* Passage provided:
■ ■ ■ ■ ■ ■ ■
LONDON

The UK unemployment rate rose to 4.5% between June and August, up from 4.1% in the previous quarter, the Office for National Statistics reported on Tuesday.

The ONS reported that 227,000 redundancies were made in the three months to August, a rise of 114,000 from the level in June and the fastest rise on record, as the economic fallout from the coronavirus pandemic continues to make itself felt.

“I’ve been honest with people from the start that we would unfortunately not be able to save every job. But these aren’t just statistics, they are people’s lives. That’s why trying to protect as many jobs as possible and to help those who lose their job back into employment, is my absolute priority,” Rishi Sunak, the chancellor of exchequer, said.

Meanwhile, the Institute for Fiscal Studies (IFS) reported that government borrowing would be £100 billion higher by 2024 — the date of the next election — than forecasted before the pandemic.

The IFS said the budget deficit would be around £151 billion ($196.5 billion) in 2024-25, which was nearly three times higher than the pre-pandemic forecast of £58 billion ($76 billion).

Nevertheless, it cautioned Sunak against any immediate public spending cuts or tax rises. Borrowing costs have crashed and inflation is low, meaning higher levels of debts are currently acceptable.
■ ■ ■ ■ ■ ■ ■
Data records
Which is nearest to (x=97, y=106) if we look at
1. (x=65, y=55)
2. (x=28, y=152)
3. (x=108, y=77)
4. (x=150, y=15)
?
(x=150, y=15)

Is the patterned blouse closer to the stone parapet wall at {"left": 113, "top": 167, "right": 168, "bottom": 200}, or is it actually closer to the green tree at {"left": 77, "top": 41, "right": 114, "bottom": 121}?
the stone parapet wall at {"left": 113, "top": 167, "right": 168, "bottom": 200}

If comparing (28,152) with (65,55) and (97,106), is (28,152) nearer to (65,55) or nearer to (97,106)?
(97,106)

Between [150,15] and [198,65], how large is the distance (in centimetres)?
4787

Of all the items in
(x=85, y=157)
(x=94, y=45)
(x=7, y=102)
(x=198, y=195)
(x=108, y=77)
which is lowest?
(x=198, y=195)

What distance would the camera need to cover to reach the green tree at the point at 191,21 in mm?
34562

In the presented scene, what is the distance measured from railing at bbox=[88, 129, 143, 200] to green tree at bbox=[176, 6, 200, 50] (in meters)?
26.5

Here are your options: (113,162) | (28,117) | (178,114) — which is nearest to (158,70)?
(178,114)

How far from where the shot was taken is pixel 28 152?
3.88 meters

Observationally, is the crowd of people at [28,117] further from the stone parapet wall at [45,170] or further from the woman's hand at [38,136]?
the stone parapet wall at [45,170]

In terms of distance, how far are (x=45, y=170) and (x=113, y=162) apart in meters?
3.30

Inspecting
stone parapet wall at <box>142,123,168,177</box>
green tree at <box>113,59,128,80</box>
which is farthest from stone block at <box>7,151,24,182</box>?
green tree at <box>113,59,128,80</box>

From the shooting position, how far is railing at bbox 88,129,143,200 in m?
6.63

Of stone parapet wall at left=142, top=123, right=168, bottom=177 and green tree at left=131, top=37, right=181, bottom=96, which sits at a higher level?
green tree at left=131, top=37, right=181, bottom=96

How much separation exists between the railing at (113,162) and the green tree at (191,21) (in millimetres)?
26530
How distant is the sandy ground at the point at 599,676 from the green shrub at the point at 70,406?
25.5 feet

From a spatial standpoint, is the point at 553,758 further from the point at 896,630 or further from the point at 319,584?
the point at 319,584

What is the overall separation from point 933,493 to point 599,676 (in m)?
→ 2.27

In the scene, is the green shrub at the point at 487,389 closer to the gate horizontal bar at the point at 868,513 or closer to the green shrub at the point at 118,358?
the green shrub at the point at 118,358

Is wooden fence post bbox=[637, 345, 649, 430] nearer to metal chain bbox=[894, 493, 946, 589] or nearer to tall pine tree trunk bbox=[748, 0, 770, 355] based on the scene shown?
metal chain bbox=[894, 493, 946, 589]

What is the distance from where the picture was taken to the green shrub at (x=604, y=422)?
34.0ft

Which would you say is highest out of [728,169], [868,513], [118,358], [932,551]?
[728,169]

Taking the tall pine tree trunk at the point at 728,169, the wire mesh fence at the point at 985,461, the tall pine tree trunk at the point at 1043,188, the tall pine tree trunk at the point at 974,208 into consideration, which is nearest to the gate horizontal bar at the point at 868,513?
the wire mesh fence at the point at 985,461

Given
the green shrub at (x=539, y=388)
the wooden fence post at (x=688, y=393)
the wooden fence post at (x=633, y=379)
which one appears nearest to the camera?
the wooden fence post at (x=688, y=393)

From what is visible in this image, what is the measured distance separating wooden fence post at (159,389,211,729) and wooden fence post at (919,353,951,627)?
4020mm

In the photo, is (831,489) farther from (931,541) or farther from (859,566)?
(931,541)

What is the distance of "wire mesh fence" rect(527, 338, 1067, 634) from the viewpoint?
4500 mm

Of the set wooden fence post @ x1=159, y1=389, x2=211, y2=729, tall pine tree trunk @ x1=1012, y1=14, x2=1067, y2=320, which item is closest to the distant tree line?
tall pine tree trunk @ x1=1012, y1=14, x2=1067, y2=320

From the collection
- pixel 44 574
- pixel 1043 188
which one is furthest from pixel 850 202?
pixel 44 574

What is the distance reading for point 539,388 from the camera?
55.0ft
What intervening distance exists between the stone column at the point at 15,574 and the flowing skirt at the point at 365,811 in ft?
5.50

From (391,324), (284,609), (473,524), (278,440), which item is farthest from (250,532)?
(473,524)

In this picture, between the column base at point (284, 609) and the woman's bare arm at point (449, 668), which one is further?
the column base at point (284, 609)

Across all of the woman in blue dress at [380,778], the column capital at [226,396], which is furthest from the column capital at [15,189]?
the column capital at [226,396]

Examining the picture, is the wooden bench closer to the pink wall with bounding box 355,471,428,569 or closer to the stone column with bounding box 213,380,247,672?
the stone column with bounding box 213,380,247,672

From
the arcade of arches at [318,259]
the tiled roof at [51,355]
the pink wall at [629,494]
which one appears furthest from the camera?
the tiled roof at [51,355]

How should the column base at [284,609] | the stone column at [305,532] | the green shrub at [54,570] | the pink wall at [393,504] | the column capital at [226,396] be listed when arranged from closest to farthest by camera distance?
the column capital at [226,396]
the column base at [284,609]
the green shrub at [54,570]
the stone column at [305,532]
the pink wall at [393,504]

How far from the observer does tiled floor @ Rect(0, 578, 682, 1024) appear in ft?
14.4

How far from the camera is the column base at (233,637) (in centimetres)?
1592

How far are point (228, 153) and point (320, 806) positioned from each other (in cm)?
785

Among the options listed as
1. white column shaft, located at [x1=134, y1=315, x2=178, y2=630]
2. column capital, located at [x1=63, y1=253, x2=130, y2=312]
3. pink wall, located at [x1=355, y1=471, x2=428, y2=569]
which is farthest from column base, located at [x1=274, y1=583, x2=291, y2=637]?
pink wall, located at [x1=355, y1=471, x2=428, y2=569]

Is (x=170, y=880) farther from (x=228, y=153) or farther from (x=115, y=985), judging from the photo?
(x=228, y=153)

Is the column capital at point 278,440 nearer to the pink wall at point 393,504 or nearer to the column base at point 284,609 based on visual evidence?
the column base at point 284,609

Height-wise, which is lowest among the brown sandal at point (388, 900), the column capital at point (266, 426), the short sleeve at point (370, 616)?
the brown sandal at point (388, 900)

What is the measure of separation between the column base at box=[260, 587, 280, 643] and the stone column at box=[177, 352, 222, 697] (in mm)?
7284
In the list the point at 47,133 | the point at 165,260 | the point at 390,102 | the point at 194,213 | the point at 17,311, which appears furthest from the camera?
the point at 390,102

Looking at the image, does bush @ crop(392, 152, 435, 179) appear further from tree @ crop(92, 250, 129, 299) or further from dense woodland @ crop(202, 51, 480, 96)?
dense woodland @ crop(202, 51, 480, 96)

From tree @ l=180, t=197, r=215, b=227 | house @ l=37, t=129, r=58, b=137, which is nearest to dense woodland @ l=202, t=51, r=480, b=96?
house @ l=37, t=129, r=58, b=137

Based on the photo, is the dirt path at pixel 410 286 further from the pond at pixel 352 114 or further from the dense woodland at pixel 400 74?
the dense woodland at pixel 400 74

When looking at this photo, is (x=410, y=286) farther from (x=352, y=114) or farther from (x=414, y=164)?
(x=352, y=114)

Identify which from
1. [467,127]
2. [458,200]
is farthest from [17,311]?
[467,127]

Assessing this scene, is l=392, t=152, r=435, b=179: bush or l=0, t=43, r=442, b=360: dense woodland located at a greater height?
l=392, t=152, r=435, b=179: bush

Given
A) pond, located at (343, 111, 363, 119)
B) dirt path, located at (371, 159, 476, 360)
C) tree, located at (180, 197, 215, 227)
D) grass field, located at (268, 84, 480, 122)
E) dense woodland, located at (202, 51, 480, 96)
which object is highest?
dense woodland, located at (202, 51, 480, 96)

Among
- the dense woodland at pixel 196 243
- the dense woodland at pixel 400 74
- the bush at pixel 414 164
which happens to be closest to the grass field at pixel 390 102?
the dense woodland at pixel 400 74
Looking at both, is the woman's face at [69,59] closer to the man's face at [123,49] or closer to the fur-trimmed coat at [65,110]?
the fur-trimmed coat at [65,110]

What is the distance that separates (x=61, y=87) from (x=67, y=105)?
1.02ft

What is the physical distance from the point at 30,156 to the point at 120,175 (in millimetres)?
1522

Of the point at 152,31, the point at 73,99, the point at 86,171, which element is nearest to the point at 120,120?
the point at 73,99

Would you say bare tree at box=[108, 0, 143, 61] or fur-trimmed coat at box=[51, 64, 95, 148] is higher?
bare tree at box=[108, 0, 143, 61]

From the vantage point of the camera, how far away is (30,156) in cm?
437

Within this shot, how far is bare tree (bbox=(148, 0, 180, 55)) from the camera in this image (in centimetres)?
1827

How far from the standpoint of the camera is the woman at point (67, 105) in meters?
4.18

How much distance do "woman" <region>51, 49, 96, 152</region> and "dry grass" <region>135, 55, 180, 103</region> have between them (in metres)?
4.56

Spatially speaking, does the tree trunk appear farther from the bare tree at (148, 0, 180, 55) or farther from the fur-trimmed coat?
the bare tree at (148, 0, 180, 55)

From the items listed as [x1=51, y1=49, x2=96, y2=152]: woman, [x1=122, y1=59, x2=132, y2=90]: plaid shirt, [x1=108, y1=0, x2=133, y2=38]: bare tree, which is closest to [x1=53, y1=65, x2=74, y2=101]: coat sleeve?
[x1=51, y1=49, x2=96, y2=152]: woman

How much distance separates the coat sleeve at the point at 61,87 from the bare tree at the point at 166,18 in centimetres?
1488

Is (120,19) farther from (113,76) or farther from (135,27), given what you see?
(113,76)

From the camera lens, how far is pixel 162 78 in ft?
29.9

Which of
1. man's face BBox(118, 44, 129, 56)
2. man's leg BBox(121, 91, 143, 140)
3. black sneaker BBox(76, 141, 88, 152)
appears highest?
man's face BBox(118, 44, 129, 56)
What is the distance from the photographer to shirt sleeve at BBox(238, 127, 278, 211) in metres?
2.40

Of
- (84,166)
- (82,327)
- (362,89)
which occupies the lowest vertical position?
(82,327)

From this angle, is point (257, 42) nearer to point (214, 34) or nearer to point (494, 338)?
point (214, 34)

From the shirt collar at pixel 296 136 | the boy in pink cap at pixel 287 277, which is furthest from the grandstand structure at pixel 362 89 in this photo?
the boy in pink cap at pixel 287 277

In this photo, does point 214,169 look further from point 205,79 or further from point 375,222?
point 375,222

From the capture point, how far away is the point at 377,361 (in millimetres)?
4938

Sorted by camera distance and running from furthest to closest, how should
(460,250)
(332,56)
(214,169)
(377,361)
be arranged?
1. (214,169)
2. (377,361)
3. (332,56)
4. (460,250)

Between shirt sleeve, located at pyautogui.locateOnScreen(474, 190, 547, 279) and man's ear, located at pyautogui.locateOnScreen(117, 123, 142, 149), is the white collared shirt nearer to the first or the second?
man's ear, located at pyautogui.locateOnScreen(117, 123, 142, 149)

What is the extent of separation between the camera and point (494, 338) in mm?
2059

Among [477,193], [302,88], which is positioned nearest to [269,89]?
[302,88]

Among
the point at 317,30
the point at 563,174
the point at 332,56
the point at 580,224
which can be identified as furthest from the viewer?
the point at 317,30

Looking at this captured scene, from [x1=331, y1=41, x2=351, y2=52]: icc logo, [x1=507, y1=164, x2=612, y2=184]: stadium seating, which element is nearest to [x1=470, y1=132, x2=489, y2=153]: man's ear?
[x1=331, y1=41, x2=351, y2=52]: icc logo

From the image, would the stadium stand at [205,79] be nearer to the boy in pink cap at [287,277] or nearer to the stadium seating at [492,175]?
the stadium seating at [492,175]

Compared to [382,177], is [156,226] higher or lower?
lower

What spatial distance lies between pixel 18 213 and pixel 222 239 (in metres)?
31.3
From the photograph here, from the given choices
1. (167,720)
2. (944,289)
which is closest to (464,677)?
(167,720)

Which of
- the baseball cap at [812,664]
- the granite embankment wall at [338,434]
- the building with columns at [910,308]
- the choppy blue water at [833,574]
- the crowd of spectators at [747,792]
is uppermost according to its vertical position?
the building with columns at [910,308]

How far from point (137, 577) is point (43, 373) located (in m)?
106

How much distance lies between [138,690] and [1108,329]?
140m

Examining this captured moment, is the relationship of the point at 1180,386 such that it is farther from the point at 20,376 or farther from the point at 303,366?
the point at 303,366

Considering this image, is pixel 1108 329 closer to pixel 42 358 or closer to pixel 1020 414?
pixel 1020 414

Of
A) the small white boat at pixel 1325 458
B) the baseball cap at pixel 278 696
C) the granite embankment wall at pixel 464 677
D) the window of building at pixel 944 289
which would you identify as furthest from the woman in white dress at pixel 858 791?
■ ■ ■ ■ ■ ■ ■
* Exercise A: In the article on UK unemployment, how many redundancies were made in the three months to August?
* Exercise B: Reproduce a passage from the unemployment article: begin at the words "Meanwhile, the Institute" and stop after "billion ($76 billion).".

* Exercise result A: 227,000 redundancies were made.

* Exercise result B:
Meanwhile, the Institute for Fiscal Studies (IFS) reported that government borrowing would be £100 billion higher by 2024 — the date of the next election — than forecasted before the pandemic.

The IFS said the budget deficit would be around £151 billion ($196.5 billion) in 2024-25, which was nearly three times higher than the pre-pandemic forecast of £58 billion ($76 billion).